> [Exercise] Please rewrite the blog post below, starting at "PPs: ppl i want" and ending at "him more now.", with every "malaysia" changed to "Thailand".

A 's sick today,and so i was messaging him,he has ever told me abt this girl phoebe,whom he knows likes him and the whole class is trying their best to fixed them up and thus makes my point above stronger that he'll get someone.so yeah i was mess him asking if he's all rite and all and suddenly he tells me that the phobe girl messaged him asking if he's alrite so i swollowed my jealousy and replied with this"so u happy lah,haha"haha my ass!! and his reply was no lah just surprised..i dunno wat to make out of that but yeah..i dun wat to assume..bt wtf did he have to tell me??i dun want to noe asshole!

neway h is sick,BB is sick,a is sick! i dun want to be sick!! its the worst feeling ever! PLs do get well ppl,and let me know if i can help.

Ps:hui lin,u noe i'll never choose him over u!!are u crazy! i love u honey and tats final and first!so always remember that and yes i have promised myself this along time ago,my family first,friends second,bf third,he will have to get along with them to get along with me,FULL STOP!

PPs: ppl i want to plan a malaysia trip this year,anywhere is malaysia,interested parties let me know,coz i want to start planning,and oh yes,anyone can comment now!

PPPs: i will make sure a is not in my next post.sorry ppl.i noe its annoying..

Tuesday, May 1, 2007

crap.

i toked to him last nite!!woopppeeyyyy!!! all nite last nite i looked forward to his call.when it came i sounded like a girl who went to disneyland or an astronaunt who reached mars/moon or watever that makes them extremely fucking happy.

i know i've been toking abt him very much lately,tats coz i think of him more now.

neway o to other things,there was this assignment that i had to do online but as usual i couldnt find it so after asking my friend and finding it out exactly and all,i decided to check it out.when i went it,i was told tat i only had 1hr to finish and bla bla,i quickly went out coz i freaked coz i haven studies yet and now i cant get acess to it anymore.i am so screwed!!

> [Collected data]
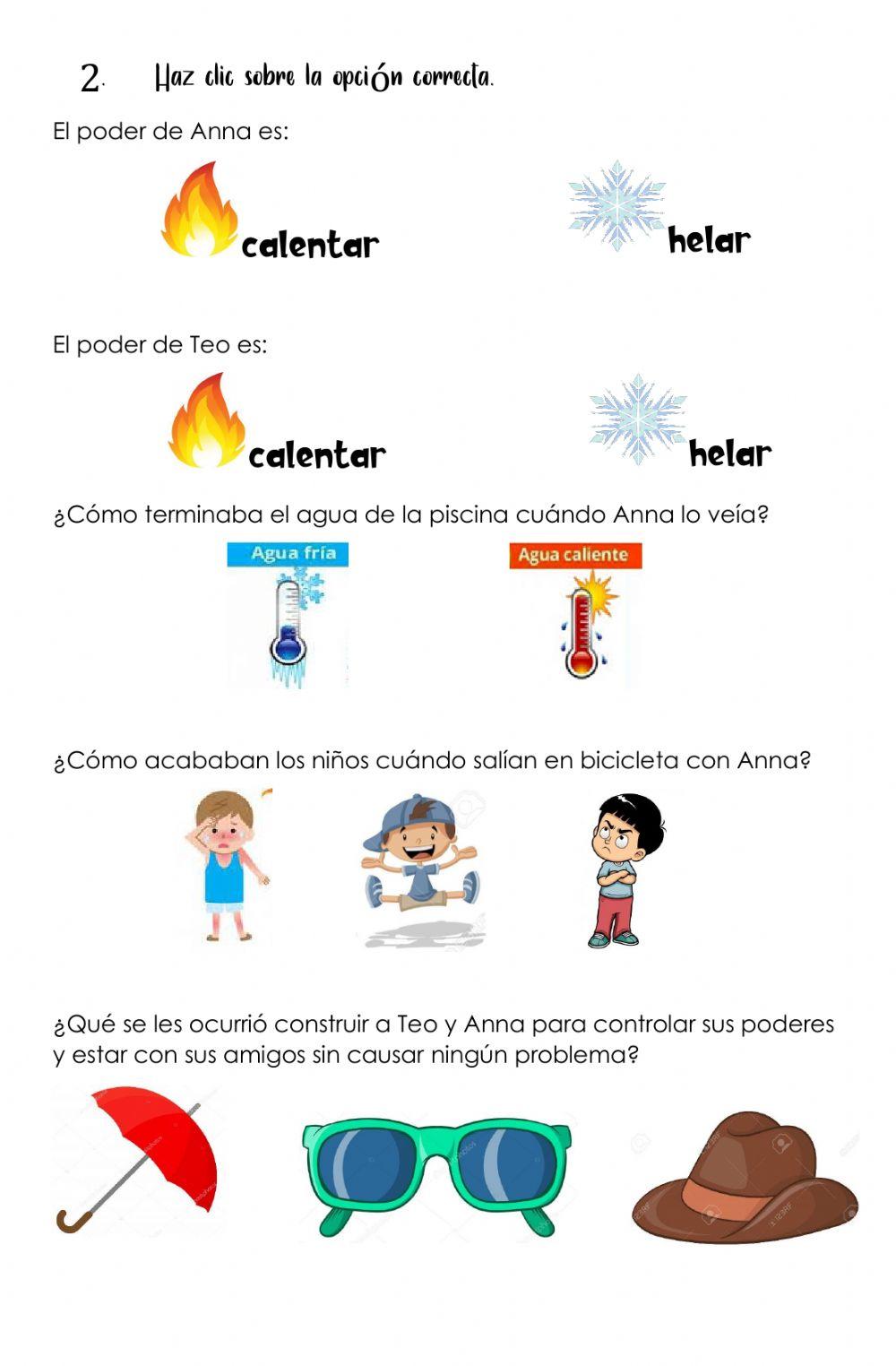 Anna, la niña de los ojos de fuego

> [Response to this task]
PPs: ppl i want to plan a Thailand trip this year,anywhere is Thailand,interested parties let me know,coz i want to start planning,and oh yes,anyone can comment now!

PPPs: i will make sure a is not in my next post.sorry ppl.i noe its annoying..

Tuesday, May 1, 2007

crap.

i toked to him last nite!!woopppeeyyyy!!! all nite last nite i looked forward to his call.when it came i sounded like a girl who went to disneyland or an astronaunt who reached mars/moon or watever that makes them extremely fucking happy.

i know i've been toking abt him very much lately,tats coz i think of him more now.